# Passage shown
CHIMERA: A hybrid search coil and fluxgate magnetometer for small spacecraft missions

Chimera circular logo. Outside light blue ring reads Chimera Hybrid Magnetometer, University of Iowa. The center of the logo is a tiger and a hawk wrapped around a pole with the text

Magnetometers provide essential magnetic field measurements for solar-terrestrial and space physics research, for space exploration, and for monitoring space weather. Science missions have often needed a search coil magnetometer for high frequencies and a fluxgate magnetometer for the static field and low frequencies. Although one or both instruments have flown on a large percentage of all NASA heliophysics missions, the underlying instrument designs have developed only modestly beyond those built in the 1980s. The two instruments interfere with each other - the search coil detecting the drive signal from the fluxgate and the ferromagnetic core providing magnetic gain in a search coil distorting the field measured by the fluxgate. Therefore, the two sensors are typically each mounted on separate deployable booms that affect spacecraft control and can impinge the field of view of other instruments. CHIMERA is a hybrid magnetometer that simultaneously operates as both a search coil and a fluxgate. The two sensing techniques have been shown to operate simultaneously without interfering in a hybrid sensor engineered to accommodate both effects and can be extracted independently with appropriate signal processing.

The HTIDeS CHIMERA project developed a flight-ready hybrid magnetometer to enable the investigation of multiple science questions under the NASA Heliophysics overarching science goal to: “Advance our understanding of the connections between the sun, Earth, the planetary space environments, and the outer reaches of our solar system”. The ability of CHIMERA to measure the entire frequency range of interest (DC to ~10 kHz) with a single compact sensor requiring only one deployable boom is particularly well suited to measuring these waves on future small spacecraft missions including nanosatellites (Figure 1).

# Exercise instructions
1 > In the CHIMERA overview, what frequency range can the single compact sensor measure?
2 > Return the stretch of the CHIMERA overview that opens with the words containing "The HTIDeS CHIMERA" and closes with "nanosatellites (Figure 1).".
3 > Pick up the CHIMERA overview where it stops and keep writing it.

# Given records
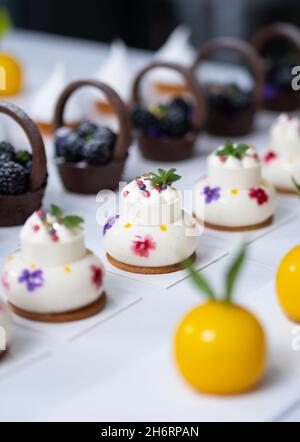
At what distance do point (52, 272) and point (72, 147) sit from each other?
2.63ft

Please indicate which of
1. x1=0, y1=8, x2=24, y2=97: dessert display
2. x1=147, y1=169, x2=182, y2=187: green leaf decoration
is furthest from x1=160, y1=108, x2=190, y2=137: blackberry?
x1=0, y1=8, x2=24, y2=97: dessert display

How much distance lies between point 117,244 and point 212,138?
4.09 ft

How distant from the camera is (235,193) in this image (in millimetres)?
2205

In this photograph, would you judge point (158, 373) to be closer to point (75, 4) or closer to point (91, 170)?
point (91, 170)

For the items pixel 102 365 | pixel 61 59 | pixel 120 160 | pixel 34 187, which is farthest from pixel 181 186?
pixel 61 59

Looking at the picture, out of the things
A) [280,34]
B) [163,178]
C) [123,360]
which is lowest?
[123,360]

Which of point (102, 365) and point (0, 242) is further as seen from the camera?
point (0, 242)

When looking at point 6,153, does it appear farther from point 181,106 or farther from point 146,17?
point 146,17

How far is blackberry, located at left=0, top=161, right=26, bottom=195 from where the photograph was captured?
86.0 inches

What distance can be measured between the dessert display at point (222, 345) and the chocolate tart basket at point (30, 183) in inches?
34.2

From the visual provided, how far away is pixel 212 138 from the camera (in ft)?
10.3

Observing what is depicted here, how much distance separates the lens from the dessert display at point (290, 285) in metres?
1.71

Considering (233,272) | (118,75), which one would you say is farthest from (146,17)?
(233,272)

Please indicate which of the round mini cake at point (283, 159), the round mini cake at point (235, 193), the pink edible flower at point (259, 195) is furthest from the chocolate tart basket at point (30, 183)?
the round mini cake at point (283, 159)
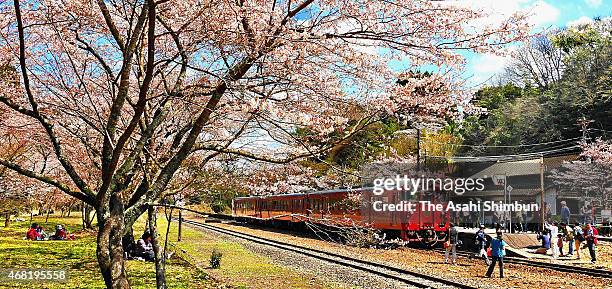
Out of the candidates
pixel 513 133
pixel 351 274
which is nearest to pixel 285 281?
pixel 351 274

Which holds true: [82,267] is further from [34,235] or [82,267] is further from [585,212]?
[585,212]

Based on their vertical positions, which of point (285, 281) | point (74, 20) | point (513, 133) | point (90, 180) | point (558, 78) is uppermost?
point (558, 78)

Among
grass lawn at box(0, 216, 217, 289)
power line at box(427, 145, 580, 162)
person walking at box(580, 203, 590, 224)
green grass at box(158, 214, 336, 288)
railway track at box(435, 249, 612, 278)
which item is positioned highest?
power line at box(427, 145, 580, 162)

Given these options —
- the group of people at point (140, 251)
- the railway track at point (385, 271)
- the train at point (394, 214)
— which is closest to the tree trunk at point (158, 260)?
the railway track at point (385, 271)

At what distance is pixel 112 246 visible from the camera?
4.64 m

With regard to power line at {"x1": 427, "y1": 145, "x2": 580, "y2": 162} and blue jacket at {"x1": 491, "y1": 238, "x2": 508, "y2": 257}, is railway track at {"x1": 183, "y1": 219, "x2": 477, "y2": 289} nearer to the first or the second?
blue jacket at {"x1": 491, "y1": 238, "x2": 508, "y2": 257}

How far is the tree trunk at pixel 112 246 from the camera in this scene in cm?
454

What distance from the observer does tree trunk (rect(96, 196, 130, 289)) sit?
4.54 meters

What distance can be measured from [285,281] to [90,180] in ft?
14.7

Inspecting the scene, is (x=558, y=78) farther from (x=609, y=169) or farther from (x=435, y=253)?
(x=435, y=253)

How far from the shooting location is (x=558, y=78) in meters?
38.7

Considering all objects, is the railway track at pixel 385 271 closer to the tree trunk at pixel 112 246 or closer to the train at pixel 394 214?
the train at pixel 394 214

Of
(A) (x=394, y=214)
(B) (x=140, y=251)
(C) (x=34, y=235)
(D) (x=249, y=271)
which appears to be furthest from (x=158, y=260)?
(C) (x=34, y=235)

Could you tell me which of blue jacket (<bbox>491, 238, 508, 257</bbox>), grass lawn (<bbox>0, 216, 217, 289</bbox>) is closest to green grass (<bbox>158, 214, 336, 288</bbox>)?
grass lawn (<bbox>0, 216, 217, 289</bbox>)
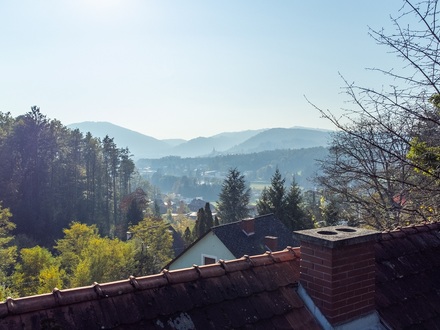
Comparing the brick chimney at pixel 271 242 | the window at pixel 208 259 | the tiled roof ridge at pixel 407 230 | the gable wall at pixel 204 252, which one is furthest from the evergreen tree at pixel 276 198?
the tiled roof ridge at pixel 407 230

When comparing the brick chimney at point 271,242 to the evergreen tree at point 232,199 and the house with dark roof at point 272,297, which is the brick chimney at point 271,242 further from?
the evergreen tree at point 232,199

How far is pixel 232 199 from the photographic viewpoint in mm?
40156

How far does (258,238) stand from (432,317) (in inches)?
631

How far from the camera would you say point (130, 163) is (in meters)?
59.9

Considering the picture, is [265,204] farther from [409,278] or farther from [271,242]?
[409,278]

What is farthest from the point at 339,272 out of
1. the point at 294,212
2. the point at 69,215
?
the point at 69,215

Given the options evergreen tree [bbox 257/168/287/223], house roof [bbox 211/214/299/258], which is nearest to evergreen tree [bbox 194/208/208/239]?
evergreen tree [bbox 257/168/287/223]

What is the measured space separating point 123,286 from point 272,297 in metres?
1.12

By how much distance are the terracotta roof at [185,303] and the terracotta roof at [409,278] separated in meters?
0.78

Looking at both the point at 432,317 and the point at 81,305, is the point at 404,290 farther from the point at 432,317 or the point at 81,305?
the point at 81,305

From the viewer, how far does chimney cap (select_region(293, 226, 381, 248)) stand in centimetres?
279

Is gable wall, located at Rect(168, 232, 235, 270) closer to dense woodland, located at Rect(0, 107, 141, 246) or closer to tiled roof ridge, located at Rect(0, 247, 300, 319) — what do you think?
tiled roof ridge, located at Rect(0, 247, 300, 319)

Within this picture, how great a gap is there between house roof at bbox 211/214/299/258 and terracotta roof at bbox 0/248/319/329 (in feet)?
44.2

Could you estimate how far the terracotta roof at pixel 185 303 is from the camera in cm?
216
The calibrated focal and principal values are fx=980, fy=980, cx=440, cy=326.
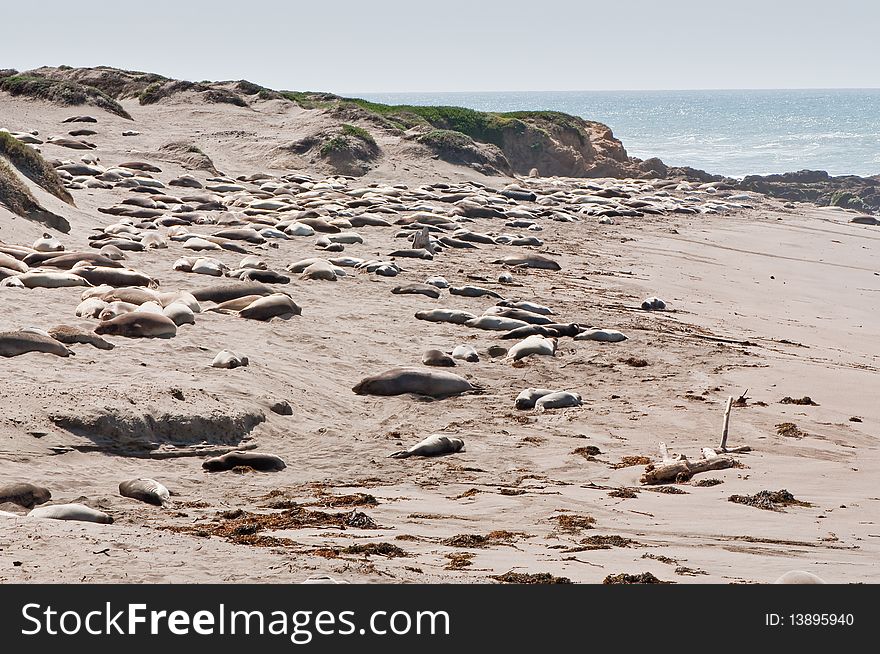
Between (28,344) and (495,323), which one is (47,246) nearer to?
(28,344)

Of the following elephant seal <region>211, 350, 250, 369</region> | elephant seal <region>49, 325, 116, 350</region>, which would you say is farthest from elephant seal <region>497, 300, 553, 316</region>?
elephant seal <region>49, 325, 116, 350</region>

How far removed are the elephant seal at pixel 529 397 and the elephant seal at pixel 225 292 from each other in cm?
348

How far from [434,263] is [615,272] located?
9.88 ft

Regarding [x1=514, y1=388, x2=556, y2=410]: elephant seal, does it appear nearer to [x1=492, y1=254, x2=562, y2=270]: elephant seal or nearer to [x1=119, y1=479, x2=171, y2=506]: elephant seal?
[x1=119, y1=479, x2=171, y2=506]: elephant seal

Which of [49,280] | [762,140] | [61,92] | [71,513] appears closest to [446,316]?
[49,280]

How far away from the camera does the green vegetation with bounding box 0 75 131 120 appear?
3225 cm

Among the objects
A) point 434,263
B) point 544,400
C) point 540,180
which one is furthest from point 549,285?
point 540,180

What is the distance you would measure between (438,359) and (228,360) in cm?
203

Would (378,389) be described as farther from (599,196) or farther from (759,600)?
(599,196)

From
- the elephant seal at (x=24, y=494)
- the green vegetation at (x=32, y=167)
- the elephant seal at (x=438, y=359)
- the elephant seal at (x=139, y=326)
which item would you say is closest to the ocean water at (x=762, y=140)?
the green vegetation at (x=32, y=167)

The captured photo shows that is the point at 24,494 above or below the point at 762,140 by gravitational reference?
below

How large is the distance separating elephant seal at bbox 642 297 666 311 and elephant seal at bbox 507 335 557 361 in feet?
10.8

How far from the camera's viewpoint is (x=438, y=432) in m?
7.20

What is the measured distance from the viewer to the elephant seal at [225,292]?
9.90 m
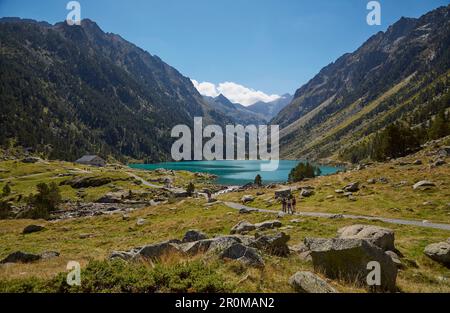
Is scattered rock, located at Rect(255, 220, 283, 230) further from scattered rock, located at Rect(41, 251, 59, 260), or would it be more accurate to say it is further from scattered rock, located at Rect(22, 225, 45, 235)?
scattered rock, located at Rect(22, 225, 45, 235)

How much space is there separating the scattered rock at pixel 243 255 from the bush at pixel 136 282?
2.05 metres

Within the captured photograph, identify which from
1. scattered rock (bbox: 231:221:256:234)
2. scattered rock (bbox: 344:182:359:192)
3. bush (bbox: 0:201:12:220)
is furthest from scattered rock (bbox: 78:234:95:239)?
bush (bbox: 0:201:12:220)

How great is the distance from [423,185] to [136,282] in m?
44.0

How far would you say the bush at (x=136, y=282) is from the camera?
32.1 feet

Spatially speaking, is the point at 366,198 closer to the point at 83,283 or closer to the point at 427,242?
the point at 427,242

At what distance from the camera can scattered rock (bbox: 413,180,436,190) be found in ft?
135

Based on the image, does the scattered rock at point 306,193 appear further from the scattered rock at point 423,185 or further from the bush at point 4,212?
the bush at point 4,212

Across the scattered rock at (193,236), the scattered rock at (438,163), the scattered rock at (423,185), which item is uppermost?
the scattered rock at (438,163)

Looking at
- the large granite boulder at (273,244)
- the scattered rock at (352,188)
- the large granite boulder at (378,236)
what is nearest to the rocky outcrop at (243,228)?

# Answers
1 > DC to about 10 kHz

2 >
The HTIDeS CHIMERA project developed a flight-ready hybrid magnetometer to enable the investigation of multiple science questions under the NASA Heliophysics overarching science goal to: “Advance our understanding of the connections between the sun, Earth, the planetary space environments, and the outer reaches of our solar system”. The ability of CHIMERA to measure the entire frequency range of interest (DC to ~10 kHz) with a single compact sensor requiring only one deployable boom is particularly well suited to measuring these waves on future small spacecraft missions including nanosatellites (Figure 1).

3 >
Schematic illustrating a satellite with sensors at the 3 o'clock and 9 o'clock positions circled in red and connected by lines to another device
Figure 1: CHIMERA measures the DC and AC magnetic field using a single sensor.

The CHIMERA team from the University of Iowa consists of the early career Principal Investigator, Dr. David Miles, Co-Investigator Dr. George Hospodarsky, and a team of undergraduate and graduate students, post-Doctoral researchers, and early-career engineers, with a goal of training the next generation of Heliophysics research scientists and technologists.

Photograph of 20 people standing in a lab room surrounded by equipment and wearing dark chimera branded clothing.
Figure 2: Students and staff working on projects including CHIMERA for PI Miles.

At the conclusion of the three-year effort, a prototype of a fully integrated hybrid magnetometer with closed-loop magnetic feedback was developed. The new sensor design combines elements of both classic fluxgate and searchcoil sensors to simultaneously use both sensing mechanisms (Figure 3).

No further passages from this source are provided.